After all, not everything about institutionalised Hinduism is about the sublime prayers of the Upanishads, or deep reflections on love, action and renunciation. Instead, we live amid oppressive caste practices, patriarchal subjugation of womanhood and the burden of hollow rituals often sanctified in the name of Sanatan Dharma. However, there is nothing ‘eternal’ or ‘Sanatan’ about caste, patriarchy and violence. It has to be critiqued and eradicated. Hence, we ought to invoke the likes of Kabir and Narayana Guru, or Raja Ram Mohan Roy and Mahatma Gandhi. Their spiritual orientation did not prevent them from critiquing many rigid/orthodox practices sanctified by corrupt priests or the Brahminical clergy. And even the way Phule, Periyar and Ambedkar came with a hammer, critiqued Brahminical Hinduism, interrogated many ‘holy’ texts and sought to demolish the ‘religiously sanctioned’ structures of the oppressive and hierarchical caste practices ought to be listened to. Yes, they played a key role in opening our eyes. Well, we need not agree with everything they said. Yet, far from being merely angry and reactive, if we become open enough to converse with them, we can possibly move towards a more egalitarian and gender-sensitive religious practice. Is it easy to condemn and castigate Udhayanidhi, and thereby hide our misdeeds in the name of Sanatan Dharma, but exceedingly difficult to look at ourselves?

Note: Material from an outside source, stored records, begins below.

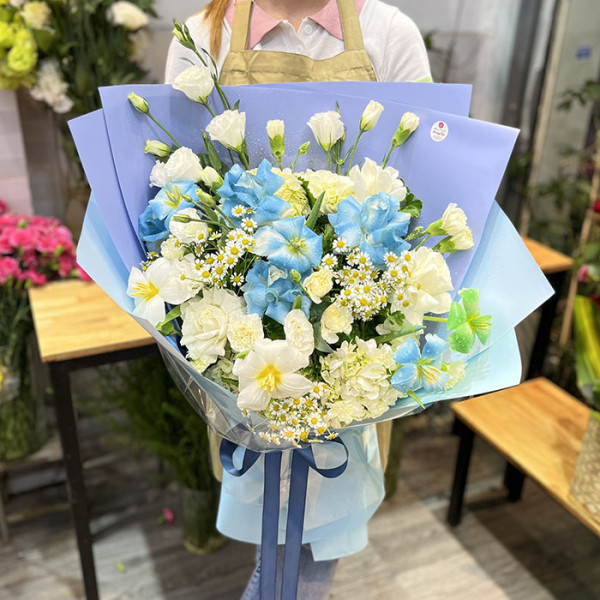 Bó hoa tulip xanh dương tặng sinh nhật đẹp 6
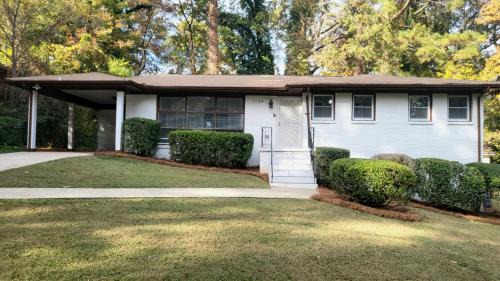 Atlanta House | Rare Find! Private Heated Pool & Spa - Entire Home Near ATL City Center
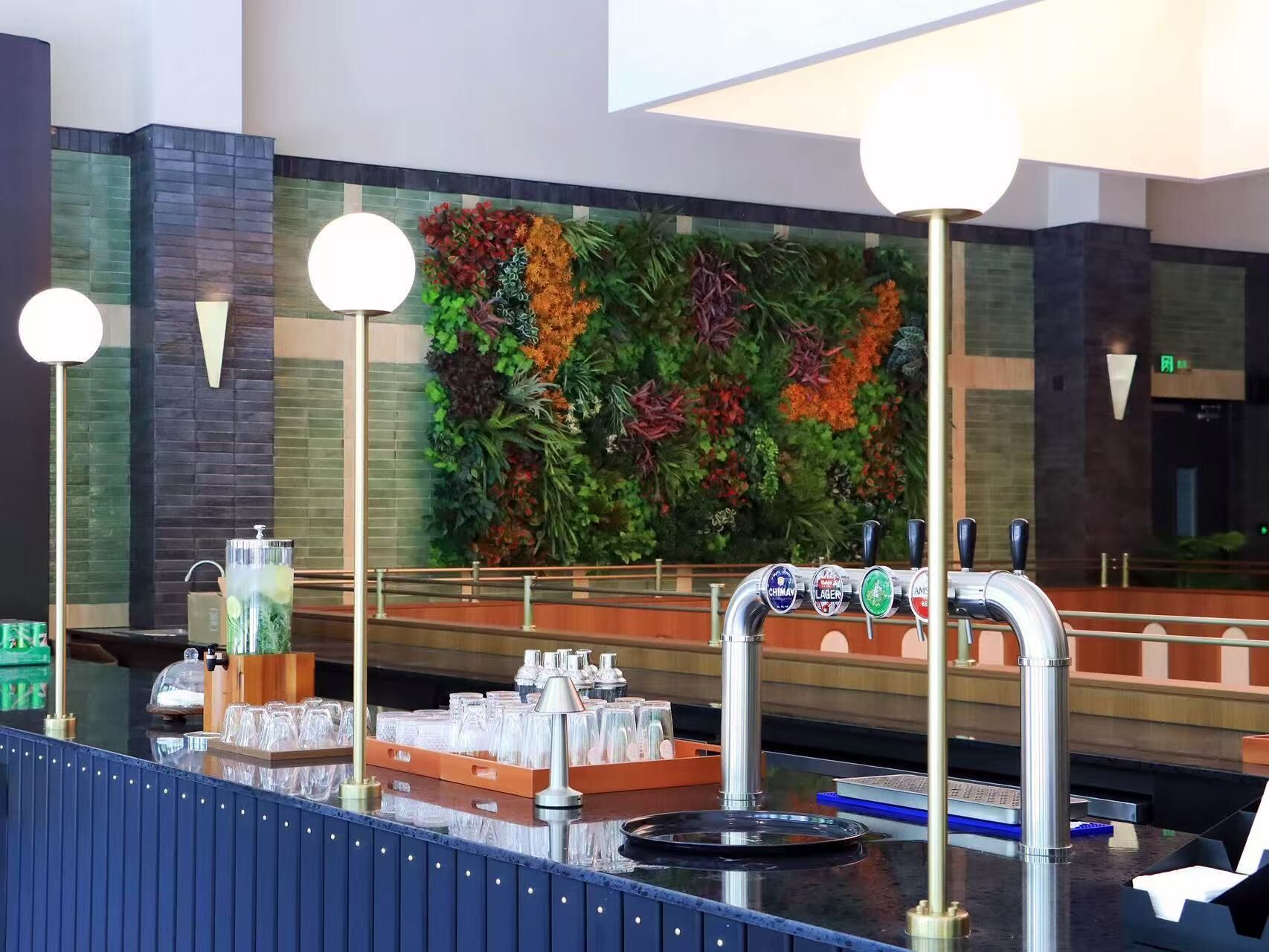 Lobby-Lounge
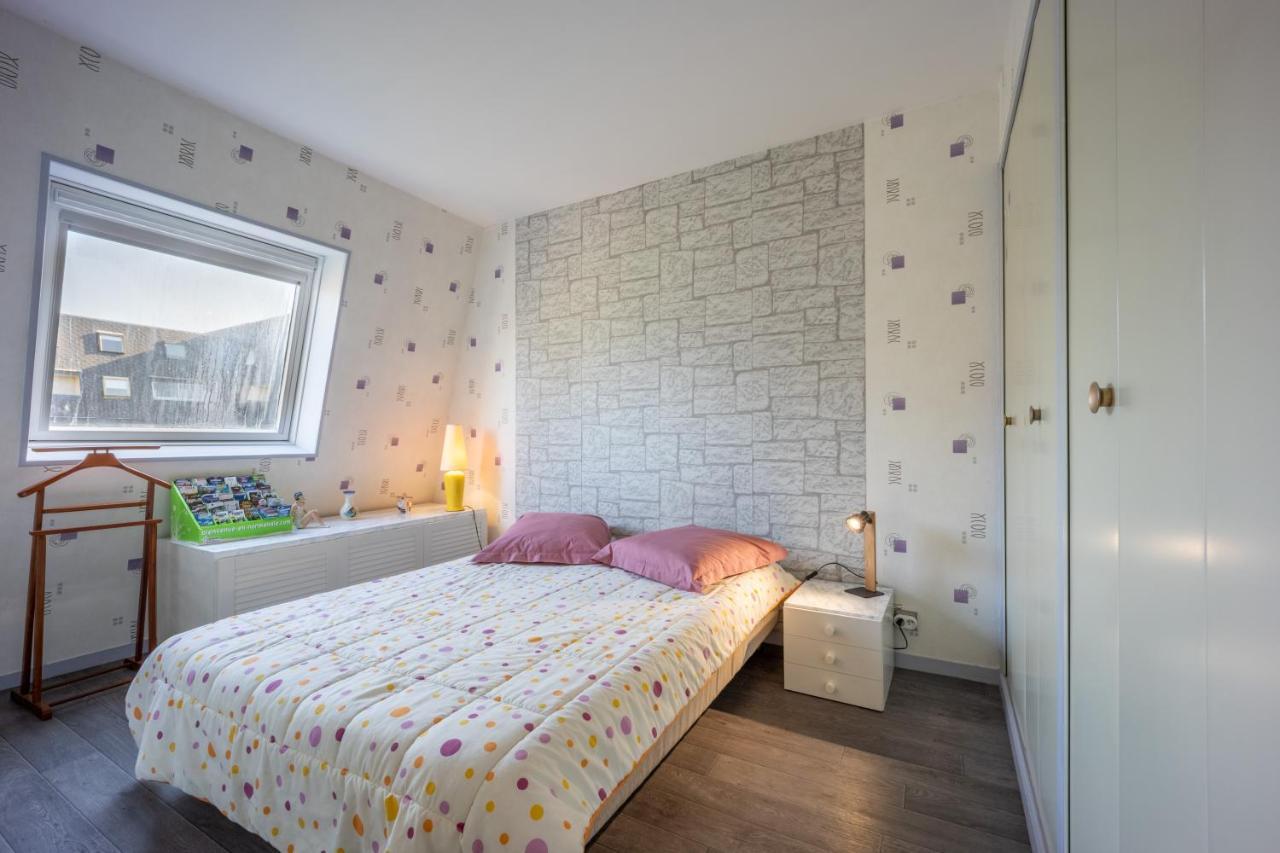 Le Pavois - appartement à 50 mètres de la mer Bernières-sur-Mer Exterior foto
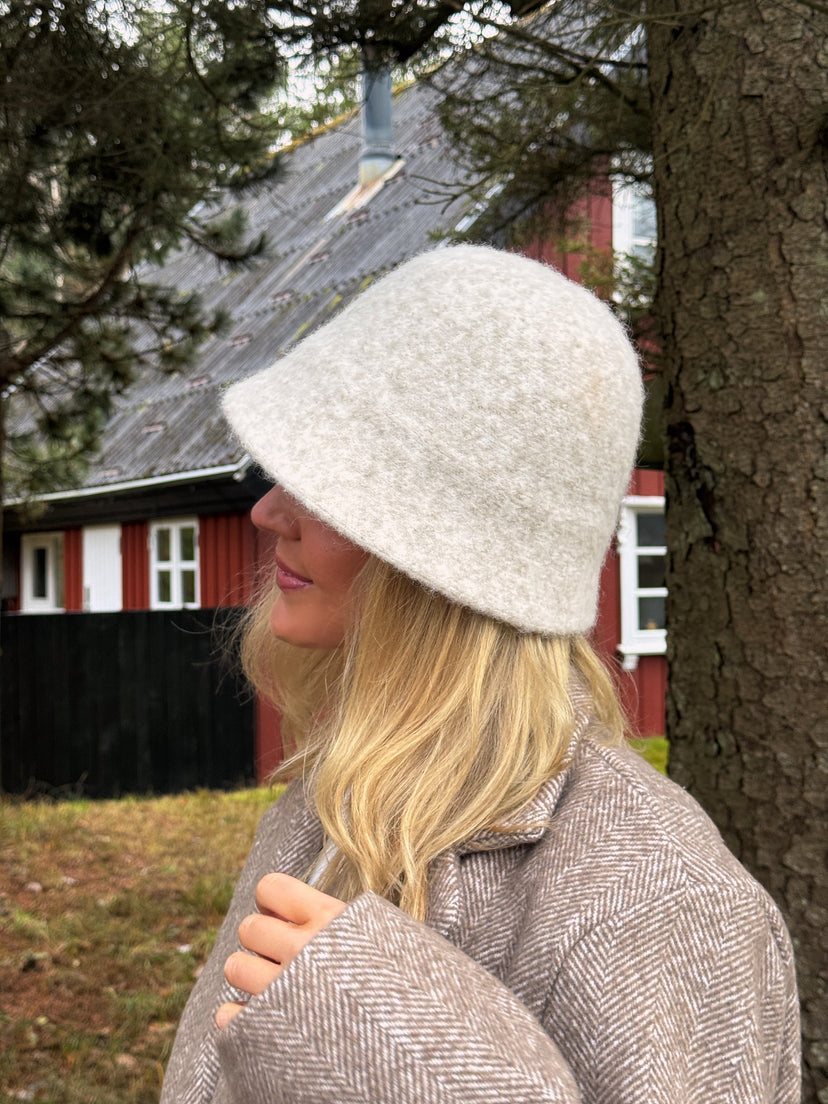 Raye Bucket Hat - Beige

Second, we also need to look at the politics of the self-proclaimed protectors of Sanatan Dharma. As the proponents of Hindutva — a hyper-nationalist doctrine that seeks to stimulate one’s ‘Hindu identity’ for creating a ‘Hindu Rashtra’ — have begun to occupy the political/cultural landscape of contemporary India, we see the rise of new conservatism. We see its manifestations in the popular discourse: abhor the power of reason; promote the brigade of babas and gurus who fascinate their disciples with all sorts of ‘miracles’; give a false sense of ‘empowerment’ to the otherwise directionless youth, corrupt their minds through the cacophony of loud religious slogans, transform them into angry deshbhakts and create a non-thinking/non-reflexive crowd always ready to teach a ‘lesson’ to the minorities or those who have a different way of seeing the world. No wonder, instead of engaging in a meaningful dialogue with the critiques, the champions of Hindutva behave like any other fundamentalist religious group. Gandhi’s ahimsa, Buddha’s compassion, Mirabai’s ecstasy — nothing fascinates them. Instead, they are always angry. Is this anger becoming an integral component of what they seek to regard as Sanatan Dharma?
And third, it is high time we began to realise that our authentic spiritual quest has nothing to do with the ongoing politics of anger centred on the merits or demerits of Sanatan Dharma. Instead, our true religiosity is refreshingly free from the boundaries of all brands of organised religions; it is essentially a quest for a mode of living that, despite the acknowledgement of the temporality and impermanence of everything we are otherwise so attached to, radiates the spirit of intense love, gratitude and the power of mindfulness.
In a way, it is about a process of inner transformation — from the burden of inflated egos to the lightness of emptiness, or from separation to union. It has no caste; it has no nationality; it is boundless. However, in these toxic times, what we are witnessing in the name of religion, or even Sanatan Dharma, is the politics of hatred, division and violence.